I bit into a Cherry Lara Bar. It tasted like earthy, unsweetened dried cherries with a side of ‘something else’. I tried to get the boys excited about the ‘cherry bars’. They took a bite. ‘Um, no thanks,’ and handed it back. I’d bought a large box. I was going to have to eat them.
I made a [decaf!] latte with my unsweetened almond milk. It tasted like coffee mixed with dirt water. Or so I imagine, since I’ve never actually mixed my coffee with dirt water. Though I’m sure my boys have.
For two months I interspersed my dairyless, sludge-dirt existence with my usual diet of baked goods. Namely this gem of a cake, which I made (far too many times) with pureed sweet potato instead of pumpkin.
And then I saw a naturopath. ‘You need to give up gluten,’ she chorused, before sending me away with a bottle of licorice extract.
[No idea why.]
Even though the rooster had already crowed, it took one more conversation with an acquaintance who’d been living gluten-free for ten years to convince me to try it. ‘But I love me a crumb,’ I despaired uneloquently like a petulant child, unwilling to imagine a world without all-purpose or whole wheat pastry flour.
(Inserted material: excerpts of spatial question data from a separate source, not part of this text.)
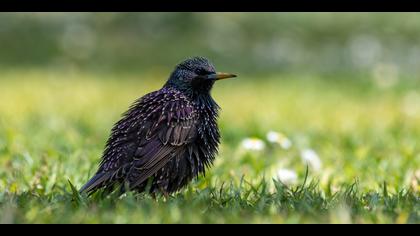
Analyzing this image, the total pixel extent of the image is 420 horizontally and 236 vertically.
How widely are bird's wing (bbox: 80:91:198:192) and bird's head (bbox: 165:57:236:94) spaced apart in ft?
0.74

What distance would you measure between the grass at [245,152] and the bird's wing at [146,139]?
7.9 inches

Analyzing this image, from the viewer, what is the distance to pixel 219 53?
15.2 metres

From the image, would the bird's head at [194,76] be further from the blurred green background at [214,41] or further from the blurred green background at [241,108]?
the blurred green background at [214,41]

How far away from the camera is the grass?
4.30 metres

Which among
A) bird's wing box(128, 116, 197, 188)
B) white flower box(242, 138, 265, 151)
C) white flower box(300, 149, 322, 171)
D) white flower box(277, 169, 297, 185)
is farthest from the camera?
white flower box(242, 138, 265, 151)

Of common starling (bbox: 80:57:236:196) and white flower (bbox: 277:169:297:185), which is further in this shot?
white flower (bbox: 277:169:297:185)

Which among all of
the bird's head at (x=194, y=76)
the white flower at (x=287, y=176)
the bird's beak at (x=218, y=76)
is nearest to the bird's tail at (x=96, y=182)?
the bird's head at (x=194, y=76)

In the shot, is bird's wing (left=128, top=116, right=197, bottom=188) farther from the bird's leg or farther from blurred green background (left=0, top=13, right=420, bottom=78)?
blurred green background (left=0, top=13, right=420, bottom=78)

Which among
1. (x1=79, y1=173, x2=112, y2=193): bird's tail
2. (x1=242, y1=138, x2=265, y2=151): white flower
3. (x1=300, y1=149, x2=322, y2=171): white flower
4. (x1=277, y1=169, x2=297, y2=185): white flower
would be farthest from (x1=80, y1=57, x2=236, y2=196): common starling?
(x1=242, y1=138, x2=265, y2=151): white flower

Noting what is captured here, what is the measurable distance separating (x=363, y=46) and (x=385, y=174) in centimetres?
939

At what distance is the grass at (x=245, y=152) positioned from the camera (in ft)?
14.1
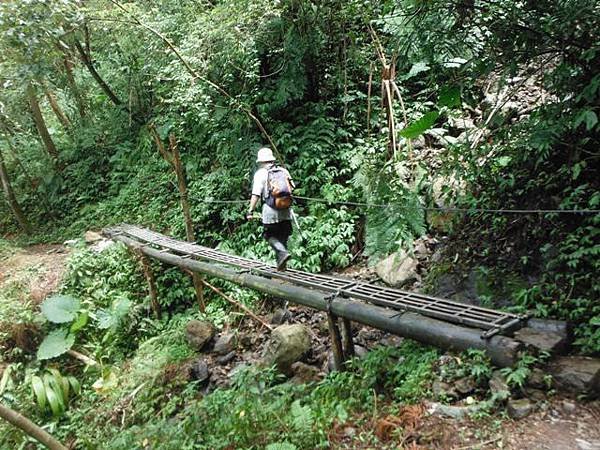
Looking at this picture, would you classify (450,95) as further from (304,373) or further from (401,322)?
(304,373)

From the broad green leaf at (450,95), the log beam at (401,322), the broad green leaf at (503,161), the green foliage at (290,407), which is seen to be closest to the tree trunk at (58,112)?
the log beam at (401,322)

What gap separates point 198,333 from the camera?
7.26 metres

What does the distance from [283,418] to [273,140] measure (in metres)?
Result: 6.69

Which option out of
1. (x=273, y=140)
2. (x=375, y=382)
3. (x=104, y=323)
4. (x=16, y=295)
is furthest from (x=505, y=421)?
(x=16, y=295)

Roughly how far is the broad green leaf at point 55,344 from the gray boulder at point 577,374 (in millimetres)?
7170

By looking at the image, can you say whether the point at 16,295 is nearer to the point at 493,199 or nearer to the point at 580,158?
the point at 493,199

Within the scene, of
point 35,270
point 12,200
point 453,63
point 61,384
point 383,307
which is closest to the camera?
point 383,307

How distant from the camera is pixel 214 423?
14.5ft

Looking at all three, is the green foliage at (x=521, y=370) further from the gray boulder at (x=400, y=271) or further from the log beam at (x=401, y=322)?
the gray boulder at (x=400, y=271)

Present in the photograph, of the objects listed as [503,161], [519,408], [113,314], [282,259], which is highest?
[503,161]

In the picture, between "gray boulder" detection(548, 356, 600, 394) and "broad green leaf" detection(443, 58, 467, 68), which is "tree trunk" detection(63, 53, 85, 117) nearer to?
"broad green leaf" detection(443, 58, 467, 68)

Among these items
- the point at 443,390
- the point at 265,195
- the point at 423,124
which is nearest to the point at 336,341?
the point at 443,390

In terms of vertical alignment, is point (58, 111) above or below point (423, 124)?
above

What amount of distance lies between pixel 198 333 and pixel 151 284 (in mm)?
1798
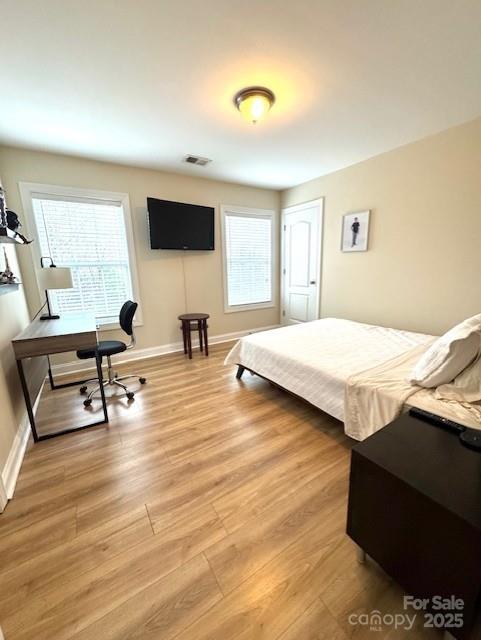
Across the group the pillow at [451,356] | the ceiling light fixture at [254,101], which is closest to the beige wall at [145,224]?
the ceiling light fixture at [254,101]

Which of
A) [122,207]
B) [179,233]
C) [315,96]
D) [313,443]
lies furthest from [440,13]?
[122,207]

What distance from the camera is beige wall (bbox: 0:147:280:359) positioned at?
2924 millimetres

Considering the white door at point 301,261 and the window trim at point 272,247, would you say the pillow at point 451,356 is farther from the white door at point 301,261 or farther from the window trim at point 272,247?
the window trim at point 272,247

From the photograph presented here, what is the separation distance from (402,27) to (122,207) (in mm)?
3147

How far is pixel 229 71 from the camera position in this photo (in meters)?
1.78

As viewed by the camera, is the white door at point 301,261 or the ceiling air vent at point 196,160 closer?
the ceiling air vent at point 196,160

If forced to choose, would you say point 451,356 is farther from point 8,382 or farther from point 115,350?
point 8,382

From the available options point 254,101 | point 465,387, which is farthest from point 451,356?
point 254,101

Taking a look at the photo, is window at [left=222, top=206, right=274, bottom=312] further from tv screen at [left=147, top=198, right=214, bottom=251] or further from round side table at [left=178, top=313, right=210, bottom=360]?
round side table at [left=178, top=313, right=210, bottom=360]

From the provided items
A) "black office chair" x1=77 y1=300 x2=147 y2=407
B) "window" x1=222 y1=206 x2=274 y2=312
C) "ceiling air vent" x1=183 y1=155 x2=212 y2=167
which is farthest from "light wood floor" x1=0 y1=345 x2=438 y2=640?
"ceiling air vent" x1=183 y1=155 x2=212 y2=167

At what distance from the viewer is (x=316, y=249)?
13.6 feet

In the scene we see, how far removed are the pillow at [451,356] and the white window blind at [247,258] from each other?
10.7ft

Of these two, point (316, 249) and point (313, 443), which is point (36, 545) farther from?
point (316, 249)

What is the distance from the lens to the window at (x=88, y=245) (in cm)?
304
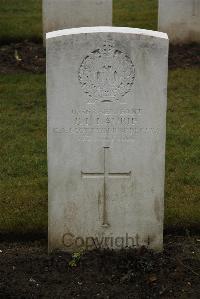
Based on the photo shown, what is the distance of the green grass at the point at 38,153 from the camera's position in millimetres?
5648

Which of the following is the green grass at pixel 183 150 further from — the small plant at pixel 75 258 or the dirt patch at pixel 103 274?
the small plant at pixel 75 258

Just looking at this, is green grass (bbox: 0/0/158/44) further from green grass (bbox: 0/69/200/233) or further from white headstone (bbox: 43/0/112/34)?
green grass (bbox: 0/69/200/233)

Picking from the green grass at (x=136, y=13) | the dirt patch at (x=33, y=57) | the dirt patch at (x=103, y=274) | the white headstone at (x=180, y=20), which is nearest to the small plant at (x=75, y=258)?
the dirt patch at (x=103, y=274)

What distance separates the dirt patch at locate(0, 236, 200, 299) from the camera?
4582mm

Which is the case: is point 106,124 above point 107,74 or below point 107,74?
below

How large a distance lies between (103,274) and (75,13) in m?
6.63

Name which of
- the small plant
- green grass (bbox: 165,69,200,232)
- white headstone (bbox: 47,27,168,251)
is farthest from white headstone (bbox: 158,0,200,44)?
the small plant

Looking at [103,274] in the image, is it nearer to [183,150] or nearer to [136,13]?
[183,150]

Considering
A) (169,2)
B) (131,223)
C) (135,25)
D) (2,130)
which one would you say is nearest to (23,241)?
(131,223)

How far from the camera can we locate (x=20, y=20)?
486 inches

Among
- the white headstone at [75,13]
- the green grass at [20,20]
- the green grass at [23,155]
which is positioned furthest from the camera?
the green grass at [20,20]

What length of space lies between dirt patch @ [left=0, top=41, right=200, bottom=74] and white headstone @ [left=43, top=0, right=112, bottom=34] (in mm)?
426

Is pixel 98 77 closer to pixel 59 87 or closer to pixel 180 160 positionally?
pixel 59 87
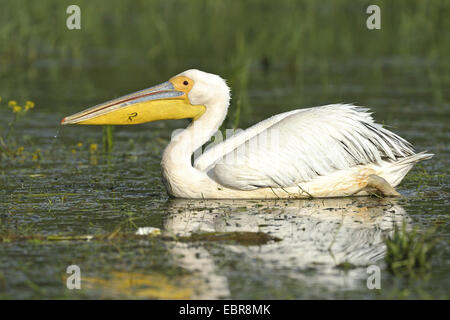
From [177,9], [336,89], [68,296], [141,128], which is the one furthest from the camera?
[177,9]

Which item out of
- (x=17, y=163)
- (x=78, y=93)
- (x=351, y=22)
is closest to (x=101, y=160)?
(x=17, y=163)

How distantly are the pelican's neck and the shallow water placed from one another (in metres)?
0.36

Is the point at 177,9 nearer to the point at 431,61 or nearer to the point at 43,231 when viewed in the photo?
the point at 431,61

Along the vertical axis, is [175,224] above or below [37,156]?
below

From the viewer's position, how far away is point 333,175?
688cm

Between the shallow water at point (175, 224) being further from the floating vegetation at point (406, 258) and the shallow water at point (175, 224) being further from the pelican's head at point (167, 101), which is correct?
the pelican's head at point (167, 101)

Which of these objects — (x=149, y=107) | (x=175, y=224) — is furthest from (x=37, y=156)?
(x=175, y=224)

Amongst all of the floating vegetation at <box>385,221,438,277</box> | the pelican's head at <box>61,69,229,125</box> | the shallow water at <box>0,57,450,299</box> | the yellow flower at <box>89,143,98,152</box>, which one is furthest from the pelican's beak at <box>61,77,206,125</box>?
the floating vegetation at <box>385,221,438,277</box>

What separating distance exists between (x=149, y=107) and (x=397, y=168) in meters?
2.02

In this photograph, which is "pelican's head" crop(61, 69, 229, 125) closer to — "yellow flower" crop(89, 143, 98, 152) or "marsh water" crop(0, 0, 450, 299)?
"marsh water" crop(0, 0, 450, 299)

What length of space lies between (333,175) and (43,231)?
2.28 m

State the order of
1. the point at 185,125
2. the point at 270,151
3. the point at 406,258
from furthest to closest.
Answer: the point at 185,125
the point at 270,151
the point at 406,258

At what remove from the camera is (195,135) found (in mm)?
7203

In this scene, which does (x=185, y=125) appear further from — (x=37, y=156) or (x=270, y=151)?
(x=270, y=151)
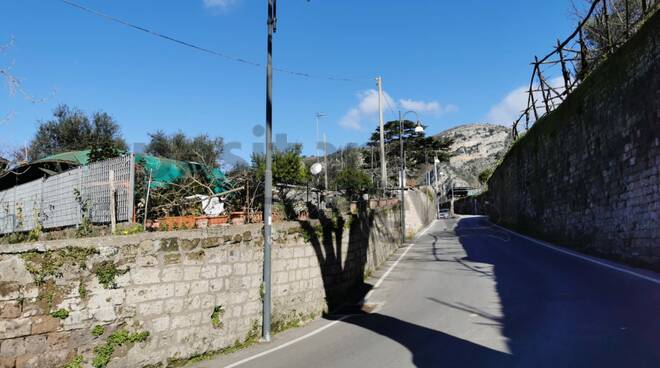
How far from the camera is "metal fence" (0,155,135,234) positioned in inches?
387

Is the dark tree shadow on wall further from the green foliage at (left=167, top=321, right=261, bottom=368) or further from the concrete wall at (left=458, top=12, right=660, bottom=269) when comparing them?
the concrete wall at (left=458, top=12, right=660, bottom=269)

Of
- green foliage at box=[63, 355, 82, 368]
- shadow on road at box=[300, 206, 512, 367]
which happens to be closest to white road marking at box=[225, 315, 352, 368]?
shadow on road at box=[300, 206, 512, 367]

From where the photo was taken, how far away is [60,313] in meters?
6.21

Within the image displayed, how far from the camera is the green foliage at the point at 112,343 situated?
6.50m

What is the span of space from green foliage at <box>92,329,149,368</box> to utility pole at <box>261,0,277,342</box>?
8.25ft

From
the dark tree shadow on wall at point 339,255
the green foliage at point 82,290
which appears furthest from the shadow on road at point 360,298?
the green foliage at point 82,290

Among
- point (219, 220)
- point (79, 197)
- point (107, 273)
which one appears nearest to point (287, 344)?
Answer: point (107, 273)

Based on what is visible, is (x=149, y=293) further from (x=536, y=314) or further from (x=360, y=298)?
(x=360, y=298)

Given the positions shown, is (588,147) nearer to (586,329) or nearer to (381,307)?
(381,307)

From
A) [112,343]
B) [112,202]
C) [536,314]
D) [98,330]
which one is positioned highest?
[112,202]

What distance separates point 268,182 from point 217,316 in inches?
107

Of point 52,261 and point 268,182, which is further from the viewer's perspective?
point 268,182

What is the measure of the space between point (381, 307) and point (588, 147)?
1239cm

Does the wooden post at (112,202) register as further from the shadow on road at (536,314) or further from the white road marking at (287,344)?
the shadow on road at (536,314)
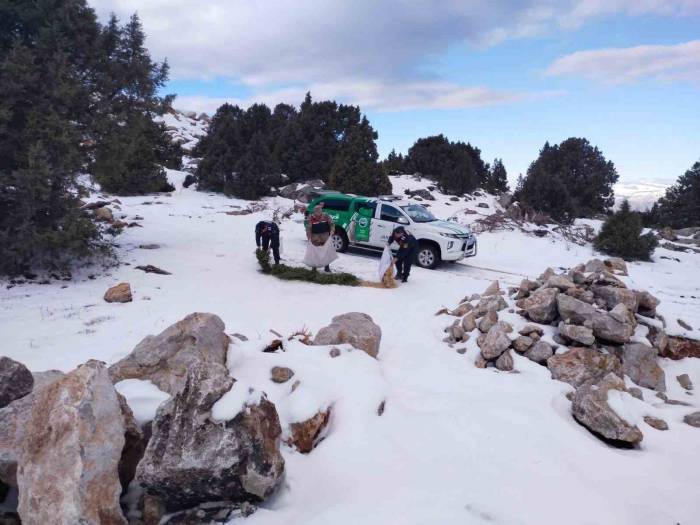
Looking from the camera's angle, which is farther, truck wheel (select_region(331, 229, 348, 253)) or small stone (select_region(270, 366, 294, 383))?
truck wheel (select_region(331, 229, 348, 253))

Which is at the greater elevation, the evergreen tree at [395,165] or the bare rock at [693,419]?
the evergreen tree at [395,165]

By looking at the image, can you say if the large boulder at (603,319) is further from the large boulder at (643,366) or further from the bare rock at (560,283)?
the bare rock at (560,283)

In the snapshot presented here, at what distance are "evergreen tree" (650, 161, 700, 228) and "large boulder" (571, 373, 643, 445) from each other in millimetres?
32376

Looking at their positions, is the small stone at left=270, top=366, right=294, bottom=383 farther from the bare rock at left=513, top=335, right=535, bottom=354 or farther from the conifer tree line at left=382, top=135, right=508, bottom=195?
the conifer tree line at left=382, top=135, right=508, bottom=195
So now, in addition to dirt lattes, sludge smoothies, and flavored date-nut bars, I eat soup. At last count, I’ve eaten soup at least once a day (sometimes twice) for ten days. Straight.
Curried lentil soup: possibly one of the best soups I’ve had, though none of the Johnson boys agreed. ‘What is that taste?’ the professor winced. ‘Cardamom?’ I guessed, since all the other flavors were ones I typically used. ‘Yeah, I don’t like cardamom,’ he decided, which means I ate a lot of lentils. A LOT.
Squash-leek soup: also very good, and tolerated by most of the Johnson boys.
And Mexican chicken soup: enjoyed by all except one rather disgruntled Gort, who gave it an unequivocal thumbs-down. ‘I don’t want you to make this soup ever again.’ ‘Sorry,’ I broke it to him, ‘but everyone else likes it, so I will probably make it again.’
And for dessert?
Flourless chocolate cake: loved by all except one – my oldest boy-child, who took a bite and said: ‘I’m not trying to be mean, but you know how there are some sweets I don’t like? This is one of them.’
Flourless peanut butter cookies. They’re not great, but they’re not awful. Though I can’t imagine making three batches a week is going to do me any favors.